Bruit Blanc vous propose en tir groupé une playlist qui a toutes les couleurs de l’automne et qui met les guitares à l’honneur.

Hand Habits – « Wildly Idle (Humble Before the Void) » (Woodsist, 2017)

Meg Duffy est connue pour exercer ses talents de guitariste au sein du groupe de Kevin Morby (dont on ne rappellera jamais assez tout le bien que l’on pense de lui). Elle s’est plus modestement fait remarquer au sein du groupe de Seattle, Mega Bog.

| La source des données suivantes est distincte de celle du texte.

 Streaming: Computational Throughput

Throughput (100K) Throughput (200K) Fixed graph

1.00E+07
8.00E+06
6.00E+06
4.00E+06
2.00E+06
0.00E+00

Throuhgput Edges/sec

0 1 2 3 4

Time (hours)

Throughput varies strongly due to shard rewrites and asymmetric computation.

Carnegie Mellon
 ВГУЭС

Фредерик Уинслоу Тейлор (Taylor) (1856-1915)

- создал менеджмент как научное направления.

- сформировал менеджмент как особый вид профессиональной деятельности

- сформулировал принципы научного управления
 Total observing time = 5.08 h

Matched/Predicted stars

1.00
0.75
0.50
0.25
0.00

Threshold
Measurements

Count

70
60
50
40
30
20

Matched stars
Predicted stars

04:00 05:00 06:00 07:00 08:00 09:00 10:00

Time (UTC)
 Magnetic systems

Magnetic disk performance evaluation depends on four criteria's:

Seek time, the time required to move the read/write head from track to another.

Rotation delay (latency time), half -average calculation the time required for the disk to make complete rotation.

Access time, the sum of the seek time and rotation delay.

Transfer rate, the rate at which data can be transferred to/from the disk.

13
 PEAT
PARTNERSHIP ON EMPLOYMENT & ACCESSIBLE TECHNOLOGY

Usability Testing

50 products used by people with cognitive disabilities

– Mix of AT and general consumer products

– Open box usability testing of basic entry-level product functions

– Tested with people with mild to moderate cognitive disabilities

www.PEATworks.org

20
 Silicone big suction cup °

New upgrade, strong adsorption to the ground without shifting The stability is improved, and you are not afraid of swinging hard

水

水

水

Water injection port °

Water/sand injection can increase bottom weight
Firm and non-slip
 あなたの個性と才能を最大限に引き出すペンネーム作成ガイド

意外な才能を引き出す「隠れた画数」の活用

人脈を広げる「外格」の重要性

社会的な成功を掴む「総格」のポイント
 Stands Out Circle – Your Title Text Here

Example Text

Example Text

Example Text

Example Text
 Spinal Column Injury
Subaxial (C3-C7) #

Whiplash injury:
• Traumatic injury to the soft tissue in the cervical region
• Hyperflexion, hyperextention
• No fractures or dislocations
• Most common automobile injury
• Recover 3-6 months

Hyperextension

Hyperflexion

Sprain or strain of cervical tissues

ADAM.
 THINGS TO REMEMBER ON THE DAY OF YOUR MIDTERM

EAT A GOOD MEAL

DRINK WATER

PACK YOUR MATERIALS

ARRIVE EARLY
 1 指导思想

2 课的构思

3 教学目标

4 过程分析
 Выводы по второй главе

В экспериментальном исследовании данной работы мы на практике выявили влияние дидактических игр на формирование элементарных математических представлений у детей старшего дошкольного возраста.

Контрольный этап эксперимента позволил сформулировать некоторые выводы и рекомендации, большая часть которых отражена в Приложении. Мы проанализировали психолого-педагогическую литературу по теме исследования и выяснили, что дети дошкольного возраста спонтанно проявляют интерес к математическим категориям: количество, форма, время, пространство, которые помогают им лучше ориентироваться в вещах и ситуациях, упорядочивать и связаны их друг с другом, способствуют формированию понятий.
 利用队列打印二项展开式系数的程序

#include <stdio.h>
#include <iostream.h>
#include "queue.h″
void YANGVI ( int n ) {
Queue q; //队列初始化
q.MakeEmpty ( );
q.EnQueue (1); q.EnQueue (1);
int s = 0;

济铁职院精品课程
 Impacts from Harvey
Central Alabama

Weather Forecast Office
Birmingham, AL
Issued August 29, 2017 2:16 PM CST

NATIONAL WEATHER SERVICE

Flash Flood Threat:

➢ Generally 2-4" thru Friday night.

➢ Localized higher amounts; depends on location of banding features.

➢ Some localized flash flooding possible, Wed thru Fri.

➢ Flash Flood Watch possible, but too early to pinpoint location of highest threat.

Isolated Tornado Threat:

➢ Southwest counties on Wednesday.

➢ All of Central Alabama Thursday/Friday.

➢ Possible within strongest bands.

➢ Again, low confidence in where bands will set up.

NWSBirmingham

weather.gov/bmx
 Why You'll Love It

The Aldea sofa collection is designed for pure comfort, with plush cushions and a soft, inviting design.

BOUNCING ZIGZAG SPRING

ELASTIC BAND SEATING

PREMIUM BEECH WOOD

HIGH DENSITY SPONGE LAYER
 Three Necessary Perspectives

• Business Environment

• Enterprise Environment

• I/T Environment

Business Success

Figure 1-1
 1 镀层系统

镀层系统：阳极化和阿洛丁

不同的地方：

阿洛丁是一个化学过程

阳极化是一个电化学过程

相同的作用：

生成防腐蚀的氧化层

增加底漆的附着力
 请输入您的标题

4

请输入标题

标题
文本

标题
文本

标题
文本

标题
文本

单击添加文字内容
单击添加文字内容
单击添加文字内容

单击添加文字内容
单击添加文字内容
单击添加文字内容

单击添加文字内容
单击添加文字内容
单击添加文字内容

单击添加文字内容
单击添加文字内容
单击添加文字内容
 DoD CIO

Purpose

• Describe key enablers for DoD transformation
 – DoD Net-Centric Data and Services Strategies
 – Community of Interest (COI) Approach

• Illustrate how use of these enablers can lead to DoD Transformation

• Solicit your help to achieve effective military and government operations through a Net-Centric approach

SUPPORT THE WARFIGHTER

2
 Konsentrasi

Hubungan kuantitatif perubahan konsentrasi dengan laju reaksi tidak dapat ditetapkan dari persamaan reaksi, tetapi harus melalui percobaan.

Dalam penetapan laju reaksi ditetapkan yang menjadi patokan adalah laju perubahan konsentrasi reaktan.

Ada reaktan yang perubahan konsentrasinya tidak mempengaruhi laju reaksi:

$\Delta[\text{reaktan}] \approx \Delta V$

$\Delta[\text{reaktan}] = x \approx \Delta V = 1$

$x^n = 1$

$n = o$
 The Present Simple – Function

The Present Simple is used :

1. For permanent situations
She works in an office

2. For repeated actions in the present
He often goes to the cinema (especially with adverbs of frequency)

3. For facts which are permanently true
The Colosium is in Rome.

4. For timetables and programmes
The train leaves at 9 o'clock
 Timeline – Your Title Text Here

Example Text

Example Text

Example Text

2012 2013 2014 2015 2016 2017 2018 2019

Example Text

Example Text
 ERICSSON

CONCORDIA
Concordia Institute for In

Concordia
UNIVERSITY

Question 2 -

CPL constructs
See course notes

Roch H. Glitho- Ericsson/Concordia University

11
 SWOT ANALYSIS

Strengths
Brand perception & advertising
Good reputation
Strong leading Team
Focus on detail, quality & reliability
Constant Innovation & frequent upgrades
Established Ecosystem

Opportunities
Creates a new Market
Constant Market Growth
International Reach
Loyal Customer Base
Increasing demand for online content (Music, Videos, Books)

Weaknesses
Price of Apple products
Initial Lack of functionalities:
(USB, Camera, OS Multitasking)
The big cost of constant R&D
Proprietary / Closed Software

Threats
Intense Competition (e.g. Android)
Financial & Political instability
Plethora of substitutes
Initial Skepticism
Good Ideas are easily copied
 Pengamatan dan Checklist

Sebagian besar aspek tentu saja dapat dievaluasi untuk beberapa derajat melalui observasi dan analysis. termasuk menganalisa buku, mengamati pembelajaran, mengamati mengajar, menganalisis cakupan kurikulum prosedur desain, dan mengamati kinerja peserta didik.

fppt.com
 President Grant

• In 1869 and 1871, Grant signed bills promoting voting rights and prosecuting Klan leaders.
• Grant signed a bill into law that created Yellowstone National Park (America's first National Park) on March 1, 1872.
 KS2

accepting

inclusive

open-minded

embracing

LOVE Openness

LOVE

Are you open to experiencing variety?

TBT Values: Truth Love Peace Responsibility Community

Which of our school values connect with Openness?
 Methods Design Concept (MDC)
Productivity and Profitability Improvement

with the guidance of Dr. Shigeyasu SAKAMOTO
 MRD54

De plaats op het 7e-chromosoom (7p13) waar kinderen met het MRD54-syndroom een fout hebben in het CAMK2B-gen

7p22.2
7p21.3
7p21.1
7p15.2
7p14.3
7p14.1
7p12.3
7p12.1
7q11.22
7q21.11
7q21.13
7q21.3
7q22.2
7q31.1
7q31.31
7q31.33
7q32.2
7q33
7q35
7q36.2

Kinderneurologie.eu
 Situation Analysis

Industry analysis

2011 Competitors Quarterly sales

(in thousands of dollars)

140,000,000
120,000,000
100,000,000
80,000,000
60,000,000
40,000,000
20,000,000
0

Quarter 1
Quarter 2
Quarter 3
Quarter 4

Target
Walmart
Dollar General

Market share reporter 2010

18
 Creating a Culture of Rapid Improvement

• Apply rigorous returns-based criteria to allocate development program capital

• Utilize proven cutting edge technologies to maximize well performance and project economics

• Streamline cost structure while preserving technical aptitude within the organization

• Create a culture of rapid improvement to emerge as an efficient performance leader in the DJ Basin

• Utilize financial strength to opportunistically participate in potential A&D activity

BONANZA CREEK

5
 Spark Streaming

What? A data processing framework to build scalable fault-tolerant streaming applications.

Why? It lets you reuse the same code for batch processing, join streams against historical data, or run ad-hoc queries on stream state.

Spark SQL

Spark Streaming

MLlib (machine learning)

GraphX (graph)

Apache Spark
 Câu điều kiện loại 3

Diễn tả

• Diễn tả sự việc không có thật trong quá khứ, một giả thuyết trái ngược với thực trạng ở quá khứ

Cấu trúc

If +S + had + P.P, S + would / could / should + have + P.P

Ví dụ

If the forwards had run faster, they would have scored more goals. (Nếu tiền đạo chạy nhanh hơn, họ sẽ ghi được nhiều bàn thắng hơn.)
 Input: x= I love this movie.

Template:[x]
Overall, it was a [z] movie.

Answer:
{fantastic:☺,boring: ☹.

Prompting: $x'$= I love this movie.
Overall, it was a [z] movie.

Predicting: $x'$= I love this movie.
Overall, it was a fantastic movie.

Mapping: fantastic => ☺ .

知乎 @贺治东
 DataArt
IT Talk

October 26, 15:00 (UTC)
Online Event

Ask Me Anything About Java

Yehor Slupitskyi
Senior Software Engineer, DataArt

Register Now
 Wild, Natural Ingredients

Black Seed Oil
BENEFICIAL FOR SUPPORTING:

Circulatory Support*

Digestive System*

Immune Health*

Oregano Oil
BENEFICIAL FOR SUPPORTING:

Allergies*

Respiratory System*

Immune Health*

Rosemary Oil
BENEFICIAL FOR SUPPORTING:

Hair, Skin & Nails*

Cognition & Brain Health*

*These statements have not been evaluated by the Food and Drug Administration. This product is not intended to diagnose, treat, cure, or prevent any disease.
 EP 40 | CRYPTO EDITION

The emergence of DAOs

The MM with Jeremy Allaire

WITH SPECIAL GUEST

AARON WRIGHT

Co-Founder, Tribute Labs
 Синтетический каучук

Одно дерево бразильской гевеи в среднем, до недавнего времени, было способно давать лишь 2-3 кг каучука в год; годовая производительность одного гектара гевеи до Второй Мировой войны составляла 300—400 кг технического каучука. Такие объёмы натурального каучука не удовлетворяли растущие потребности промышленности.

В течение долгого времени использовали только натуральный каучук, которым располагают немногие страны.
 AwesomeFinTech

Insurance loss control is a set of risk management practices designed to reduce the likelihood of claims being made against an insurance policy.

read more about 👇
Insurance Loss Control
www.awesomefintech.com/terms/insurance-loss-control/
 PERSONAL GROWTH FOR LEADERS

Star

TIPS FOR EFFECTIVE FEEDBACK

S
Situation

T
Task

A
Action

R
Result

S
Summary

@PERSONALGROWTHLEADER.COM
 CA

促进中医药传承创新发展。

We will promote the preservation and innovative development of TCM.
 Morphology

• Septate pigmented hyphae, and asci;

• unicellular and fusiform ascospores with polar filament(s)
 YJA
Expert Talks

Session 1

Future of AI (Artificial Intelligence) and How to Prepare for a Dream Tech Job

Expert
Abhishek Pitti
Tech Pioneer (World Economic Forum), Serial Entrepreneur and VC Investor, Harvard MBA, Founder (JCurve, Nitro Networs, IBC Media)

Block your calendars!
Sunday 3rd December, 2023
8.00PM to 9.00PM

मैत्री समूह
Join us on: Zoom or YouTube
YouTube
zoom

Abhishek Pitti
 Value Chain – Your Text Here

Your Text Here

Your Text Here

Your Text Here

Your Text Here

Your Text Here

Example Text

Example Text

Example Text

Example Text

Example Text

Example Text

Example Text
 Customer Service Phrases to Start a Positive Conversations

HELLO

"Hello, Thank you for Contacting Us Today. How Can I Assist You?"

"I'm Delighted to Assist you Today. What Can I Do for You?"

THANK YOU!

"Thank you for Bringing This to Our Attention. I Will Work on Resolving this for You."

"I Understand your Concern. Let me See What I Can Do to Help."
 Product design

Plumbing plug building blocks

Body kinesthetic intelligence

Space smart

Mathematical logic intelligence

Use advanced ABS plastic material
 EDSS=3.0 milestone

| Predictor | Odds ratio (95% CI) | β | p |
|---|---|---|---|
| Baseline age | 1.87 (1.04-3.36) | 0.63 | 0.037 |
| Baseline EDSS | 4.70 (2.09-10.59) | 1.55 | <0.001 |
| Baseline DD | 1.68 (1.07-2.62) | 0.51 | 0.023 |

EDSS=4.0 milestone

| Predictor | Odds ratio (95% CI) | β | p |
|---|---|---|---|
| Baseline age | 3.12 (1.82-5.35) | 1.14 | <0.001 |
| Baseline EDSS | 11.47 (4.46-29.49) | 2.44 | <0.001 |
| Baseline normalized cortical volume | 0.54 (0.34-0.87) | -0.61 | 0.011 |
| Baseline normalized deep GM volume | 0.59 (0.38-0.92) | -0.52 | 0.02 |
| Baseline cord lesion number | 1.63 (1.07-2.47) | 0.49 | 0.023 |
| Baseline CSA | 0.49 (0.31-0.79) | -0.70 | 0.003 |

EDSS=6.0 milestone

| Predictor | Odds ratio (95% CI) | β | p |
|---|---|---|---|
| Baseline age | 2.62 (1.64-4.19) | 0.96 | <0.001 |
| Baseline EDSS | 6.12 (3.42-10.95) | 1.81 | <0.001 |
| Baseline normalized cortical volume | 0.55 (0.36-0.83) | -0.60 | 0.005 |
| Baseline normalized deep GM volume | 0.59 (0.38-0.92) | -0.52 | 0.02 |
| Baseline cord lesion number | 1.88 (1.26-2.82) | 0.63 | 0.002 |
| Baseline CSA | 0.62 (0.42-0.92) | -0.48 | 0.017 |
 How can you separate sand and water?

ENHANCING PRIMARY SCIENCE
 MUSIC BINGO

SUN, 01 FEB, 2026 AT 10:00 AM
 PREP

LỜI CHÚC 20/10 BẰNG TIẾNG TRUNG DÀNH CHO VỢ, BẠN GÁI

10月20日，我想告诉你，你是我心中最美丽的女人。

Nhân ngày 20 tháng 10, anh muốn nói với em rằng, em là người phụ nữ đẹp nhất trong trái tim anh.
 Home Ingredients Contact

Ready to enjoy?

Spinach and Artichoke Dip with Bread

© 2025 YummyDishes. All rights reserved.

Sur « Wildly Idle (Humble Before The Void) », elle arpente un sillon onirique évoquant par certains égards celui de Low (en version presque dynamique), Grouper ou une version précieuse et nonchalante des Microphones. Malgré quelques longueurs, « Wildly Idle » est un album qui vaut pour la finesse de ses mélodies magnifiquement portées par la voix pâle de Meg Duffy et son jeu de guitare. Elle jouera le 27 avril prochain à l’Espace B.

The Feelies – « In Between » (Bar/None, 2017)

The Feelies n’est pas, ou plutôt n’a jamais été, un groupe qui enregistre tous les quatre matins (six années entre le premier et le second album). Et on peut parier qu’on ne découvrira pas une montagne d’inédits quand la formation du New Jersey se décidera à jeter l’éponge. Pour leur sixième album, en tout juste 37 ans, ces héritiers du Velvet Underground continuent de faire le pont entre pop culture et proto-punk, soit la recette de l’Indie-pop. Bien que le genre ait été de longue date perverti par leurs successeurs, qui l’ont depuis traduit en fourre-tout musical sans consistance ni saveur, le premier album du groupe, Crazy Rhythms (Stiff Records, 1980), est un classique qui se doit de figurer dans toute discothèque. In Between est dans la droite ligne des albums qui l’ont précédé, « The Good Earth » (Coyote Records – Twin/Tone, 1986) ou encore « Only Life » (A&M, 1988) : rigueur rythmique empruntée aux Modern Lovers, mélodies portées par des guitares au son légèrement saturé qui rappellent les meilleurs heures de Television, et un climat général que n’aurait pas renié Lou Reed.

Omni – « Deluxe » (Trouble Mind, 2016)

Omni évolue dans un genre qui, s’il n’en était pas un au début des années 80, l’est curieusement devenu durant les années 2000. Cette période initiale de syncrétisme musical à laquelle le trio d’Atlanta fait référence, le post-punk, est devenu un genre en soi, un funk blanc où la basse dialogue avec les guitares pour le meilleur et, plus souvent qu’à son tour, pour le pire. Dans ce registre musical, la production de « Deluxe » fait en quelque sorte défaut. Le son de l’album y est aussi mince que le fil d’un rasoir. Une alchimie qui repose donc sur un impair mais qui fonctionne plutôt bien, grâce à la guitare avisée de Frankie Broyles (anciennement guitariste de Deerhunter) évoquant Johnny Marr à ses débuts. Cette comparaison avec les Smiths n’est pas démentie par la scène, bien au contraire. Sur album en revanche, Omni fait plus volontiers penser aux bootlegs des Minutemen ou encore au groupe de Detroit, Protomartyr. En terme de production, Omni constitue donc le contre-pied des groupes actuels et c’est justement ce qui le rend intéressant. A méditer.